As semelhanças entre “Os delinquentes” e THE MASTERMIND são curiosas. Em ambos, um crime é o disparador de discussões mais abrangentes sobre temas profundos. Ainda assim, são as diferenças entre eles que os tornam expressivos. O primeiro discute um assalto a banco a partir de uma perspectiva filosófica sobre o aproveitamento do tempo, já o segundo lança outro olhar para a efervescência cultural e política dos EUA nas décadas de 1960 e 1970 através dou roubo de obras de arte. Tomando como base um protagonista que se revela cada vez mais patético a cada minuto, a história de crime é um pretexto muito bem utilizado para fazer um estudo alternativo de personagem e de uma época.

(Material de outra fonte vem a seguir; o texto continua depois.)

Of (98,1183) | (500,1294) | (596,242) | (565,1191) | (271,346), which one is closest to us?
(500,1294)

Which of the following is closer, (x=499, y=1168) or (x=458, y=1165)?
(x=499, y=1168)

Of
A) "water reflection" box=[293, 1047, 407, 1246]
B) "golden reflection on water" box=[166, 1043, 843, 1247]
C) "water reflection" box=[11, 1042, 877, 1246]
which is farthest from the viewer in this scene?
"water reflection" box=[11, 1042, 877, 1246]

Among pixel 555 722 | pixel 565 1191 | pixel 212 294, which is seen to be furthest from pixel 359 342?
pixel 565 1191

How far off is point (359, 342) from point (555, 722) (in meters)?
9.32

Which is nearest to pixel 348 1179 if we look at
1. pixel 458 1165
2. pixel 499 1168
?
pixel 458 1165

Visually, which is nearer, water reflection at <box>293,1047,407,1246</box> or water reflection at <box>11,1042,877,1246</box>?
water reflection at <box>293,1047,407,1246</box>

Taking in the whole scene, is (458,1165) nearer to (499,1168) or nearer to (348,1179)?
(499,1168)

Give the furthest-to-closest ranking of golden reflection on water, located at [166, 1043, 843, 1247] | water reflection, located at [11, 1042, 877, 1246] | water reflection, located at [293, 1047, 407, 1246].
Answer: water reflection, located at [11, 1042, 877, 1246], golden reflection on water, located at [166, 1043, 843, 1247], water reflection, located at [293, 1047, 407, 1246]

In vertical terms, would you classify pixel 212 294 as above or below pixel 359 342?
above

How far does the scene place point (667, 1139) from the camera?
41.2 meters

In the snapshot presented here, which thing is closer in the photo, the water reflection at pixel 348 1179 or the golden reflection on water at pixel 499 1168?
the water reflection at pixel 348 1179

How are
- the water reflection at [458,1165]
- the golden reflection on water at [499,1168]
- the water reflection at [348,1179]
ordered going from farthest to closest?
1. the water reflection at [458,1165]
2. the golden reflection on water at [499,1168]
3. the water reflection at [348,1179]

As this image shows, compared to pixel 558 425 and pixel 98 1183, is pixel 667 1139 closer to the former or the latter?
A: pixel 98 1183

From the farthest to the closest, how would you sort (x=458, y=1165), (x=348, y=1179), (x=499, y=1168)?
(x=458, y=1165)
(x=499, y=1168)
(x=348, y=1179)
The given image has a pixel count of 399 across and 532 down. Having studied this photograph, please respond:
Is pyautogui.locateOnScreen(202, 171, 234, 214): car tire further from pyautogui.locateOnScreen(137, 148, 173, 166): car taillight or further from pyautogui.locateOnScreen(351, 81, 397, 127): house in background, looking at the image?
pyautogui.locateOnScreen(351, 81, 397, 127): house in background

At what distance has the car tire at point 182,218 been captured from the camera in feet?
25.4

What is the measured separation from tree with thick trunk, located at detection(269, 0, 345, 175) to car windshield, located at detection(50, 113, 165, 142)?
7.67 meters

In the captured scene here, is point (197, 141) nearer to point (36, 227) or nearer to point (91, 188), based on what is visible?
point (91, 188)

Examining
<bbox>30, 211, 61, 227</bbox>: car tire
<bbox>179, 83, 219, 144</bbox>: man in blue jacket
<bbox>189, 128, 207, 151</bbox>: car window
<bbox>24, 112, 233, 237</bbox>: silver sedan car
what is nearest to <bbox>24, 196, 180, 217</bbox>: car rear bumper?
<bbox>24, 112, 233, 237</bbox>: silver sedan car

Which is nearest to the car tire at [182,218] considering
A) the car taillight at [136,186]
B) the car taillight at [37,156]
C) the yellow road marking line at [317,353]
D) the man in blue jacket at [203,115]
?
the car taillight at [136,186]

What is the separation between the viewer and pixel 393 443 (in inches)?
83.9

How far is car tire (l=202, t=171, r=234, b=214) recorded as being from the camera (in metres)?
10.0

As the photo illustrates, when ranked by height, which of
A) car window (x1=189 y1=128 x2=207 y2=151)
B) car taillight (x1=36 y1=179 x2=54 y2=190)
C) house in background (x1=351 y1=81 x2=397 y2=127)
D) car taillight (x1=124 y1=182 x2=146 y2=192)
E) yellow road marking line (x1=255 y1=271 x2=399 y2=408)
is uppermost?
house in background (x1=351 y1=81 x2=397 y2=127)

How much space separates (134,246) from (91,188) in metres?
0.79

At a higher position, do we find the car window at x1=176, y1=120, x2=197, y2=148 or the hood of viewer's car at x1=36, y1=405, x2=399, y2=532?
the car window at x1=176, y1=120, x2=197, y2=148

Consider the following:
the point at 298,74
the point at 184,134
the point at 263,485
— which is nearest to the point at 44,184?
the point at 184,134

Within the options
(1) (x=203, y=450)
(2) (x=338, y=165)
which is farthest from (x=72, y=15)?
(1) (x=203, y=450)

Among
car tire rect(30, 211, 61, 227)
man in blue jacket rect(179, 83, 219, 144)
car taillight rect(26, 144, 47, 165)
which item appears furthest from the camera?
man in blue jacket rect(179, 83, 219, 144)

(© Imagem Filmes / Divulgação)

No período em questão, JB Mooney é um carpinteiro desempregado que pretende roubar telas em exposição em um museu em Massachusetts. Em torno dele, os EUA vivem as mudanças sociais causadas pela Guerra do Vietnã e pela emergência dos movimentos feminista e hippie. Com o auxílio de outros dois homens, o crime é cometido e as pinturas são escondidas. No entanto, o plano perfeito não se confirma à prova de falhas como se imaginava e uma série de erros fazem com que a vida de JB saia do controle.

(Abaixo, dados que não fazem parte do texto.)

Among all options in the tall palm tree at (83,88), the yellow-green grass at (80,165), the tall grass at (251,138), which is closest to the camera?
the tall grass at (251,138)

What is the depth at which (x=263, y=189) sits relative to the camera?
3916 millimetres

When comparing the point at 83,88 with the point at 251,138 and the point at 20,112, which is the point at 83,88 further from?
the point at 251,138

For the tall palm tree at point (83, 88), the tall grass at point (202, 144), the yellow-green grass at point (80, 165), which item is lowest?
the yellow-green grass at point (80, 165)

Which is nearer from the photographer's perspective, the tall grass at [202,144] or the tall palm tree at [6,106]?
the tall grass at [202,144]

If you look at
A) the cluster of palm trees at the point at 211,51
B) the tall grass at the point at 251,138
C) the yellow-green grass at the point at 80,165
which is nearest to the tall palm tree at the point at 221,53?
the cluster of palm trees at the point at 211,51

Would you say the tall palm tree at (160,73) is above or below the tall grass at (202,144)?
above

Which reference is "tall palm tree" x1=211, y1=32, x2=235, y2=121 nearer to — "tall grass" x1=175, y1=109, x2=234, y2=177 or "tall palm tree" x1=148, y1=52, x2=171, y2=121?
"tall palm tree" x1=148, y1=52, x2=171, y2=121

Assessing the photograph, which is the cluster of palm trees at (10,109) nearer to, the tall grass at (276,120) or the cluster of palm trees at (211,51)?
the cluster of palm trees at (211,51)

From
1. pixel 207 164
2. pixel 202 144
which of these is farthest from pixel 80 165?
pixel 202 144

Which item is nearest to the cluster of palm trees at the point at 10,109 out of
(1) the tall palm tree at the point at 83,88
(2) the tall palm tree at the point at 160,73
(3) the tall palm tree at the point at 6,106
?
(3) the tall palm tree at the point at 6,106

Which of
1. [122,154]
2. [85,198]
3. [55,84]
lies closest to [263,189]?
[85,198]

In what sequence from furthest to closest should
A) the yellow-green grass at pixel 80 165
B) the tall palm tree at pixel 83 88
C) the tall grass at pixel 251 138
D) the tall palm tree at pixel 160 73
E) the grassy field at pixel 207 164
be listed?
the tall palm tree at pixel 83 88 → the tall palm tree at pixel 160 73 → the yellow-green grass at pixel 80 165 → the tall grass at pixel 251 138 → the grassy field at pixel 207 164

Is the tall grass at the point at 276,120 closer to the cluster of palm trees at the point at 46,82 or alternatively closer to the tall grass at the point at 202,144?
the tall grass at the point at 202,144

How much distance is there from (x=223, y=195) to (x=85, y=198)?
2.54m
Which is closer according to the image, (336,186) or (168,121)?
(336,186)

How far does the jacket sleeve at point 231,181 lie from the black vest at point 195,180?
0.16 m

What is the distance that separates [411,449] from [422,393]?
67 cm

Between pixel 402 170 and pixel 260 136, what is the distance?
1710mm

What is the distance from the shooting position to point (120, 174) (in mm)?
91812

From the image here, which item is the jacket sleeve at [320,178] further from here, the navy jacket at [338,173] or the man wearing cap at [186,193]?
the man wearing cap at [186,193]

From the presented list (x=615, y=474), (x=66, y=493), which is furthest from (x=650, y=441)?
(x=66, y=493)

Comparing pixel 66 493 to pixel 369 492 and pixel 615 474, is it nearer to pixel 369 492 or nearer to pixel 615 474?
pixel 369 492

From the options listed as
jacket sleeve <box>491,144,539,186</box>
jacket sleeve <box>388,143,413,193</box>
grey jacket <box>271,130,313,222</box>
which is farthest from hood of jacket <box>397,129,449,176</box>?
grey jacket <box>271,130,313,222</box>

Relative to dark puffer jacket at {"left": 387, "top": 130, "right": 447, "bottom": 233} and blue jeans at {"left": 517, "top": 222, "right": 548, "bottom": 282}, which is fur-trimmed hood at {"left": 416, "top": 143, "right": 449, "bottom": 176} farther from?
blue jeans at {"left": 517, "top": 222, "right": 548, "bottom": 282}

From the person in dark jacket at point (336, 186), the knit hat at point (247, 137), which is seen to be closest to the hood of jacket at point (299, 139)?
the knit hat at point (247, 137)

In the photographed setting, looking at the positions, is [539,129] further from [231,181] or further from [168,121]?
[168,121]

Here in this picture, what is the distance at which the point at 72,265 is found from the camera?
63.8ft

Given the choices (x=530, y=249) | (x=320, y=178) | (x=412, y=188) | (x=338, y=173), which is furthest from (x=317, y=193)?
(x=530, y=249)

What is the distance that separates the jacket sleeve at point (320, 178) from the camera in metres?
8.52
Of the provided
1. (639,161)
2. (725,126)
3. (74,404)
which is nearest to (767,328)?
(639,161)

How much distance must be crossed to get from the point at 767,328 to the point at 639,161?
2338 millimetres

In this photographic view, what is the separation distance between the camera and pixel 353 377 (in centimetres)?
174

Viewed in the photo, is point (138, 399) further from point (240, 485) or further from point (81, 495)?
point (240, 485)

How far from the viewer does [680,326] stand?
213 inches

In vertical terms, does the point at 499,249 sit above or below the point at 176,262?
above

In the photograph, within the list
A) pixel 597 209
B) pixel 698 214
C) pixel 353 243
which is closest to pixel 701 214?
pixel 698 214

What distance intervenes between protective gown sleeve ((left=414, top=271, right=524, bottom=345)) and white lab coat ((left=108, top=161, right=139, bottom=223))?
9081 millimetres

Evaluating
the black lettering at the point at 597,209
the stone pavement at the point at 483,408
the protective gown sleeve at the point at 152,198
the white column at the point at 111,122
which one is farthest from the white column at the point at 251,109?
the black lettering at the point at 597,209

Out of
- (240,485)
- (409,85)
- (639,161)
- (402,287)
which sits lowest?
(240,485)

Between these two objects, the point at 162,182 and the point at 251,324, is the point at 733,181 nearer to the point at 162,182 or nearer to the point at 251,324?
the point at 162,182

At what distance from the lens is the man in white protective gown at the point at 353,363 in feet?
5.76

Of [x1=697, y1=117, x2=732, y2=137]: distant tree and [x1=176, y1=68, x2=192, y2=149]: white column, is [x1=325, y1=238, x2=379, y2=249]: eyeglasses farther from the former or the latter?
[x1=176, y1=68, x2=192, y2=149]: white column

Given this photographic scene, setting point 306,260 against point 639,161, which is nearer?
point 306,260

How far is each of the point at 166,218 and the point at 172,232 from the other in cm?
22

Em tese, a diretora Kelly Reichardt fez um heist, um tipo de filme no subgênero de ação que mostra o planejamento e a execução de um crime. Apesar da filiação imediata ao estilo, a narrativa não se restringe às convenções de uma história de assalto. Ela desenvolve uma espécie de comédia de erros que se aproxima daquilo que se encontra em “Fargo: Uma comédia de erros” e “Arizona nunca mais“. As horas antes e depois acumulam uma série de imprevistos, como a obrigação de JB cuidar dos filhos e a dificuldade de esconder os objetos roubados. A ação em si também conta com várias trapalhadas dignas de uma comédia escrachada, como o surgimento de uma testemunha no pior momento e a presença de um segurança na saída do museu. A maneira como essa e outras sequências são filmadas criam um estranhamento que produz um humor pouco usual, a exemplo da aparição de policiais para interrogar o protagonista e a chegada de mafiosos para confrontá-lo.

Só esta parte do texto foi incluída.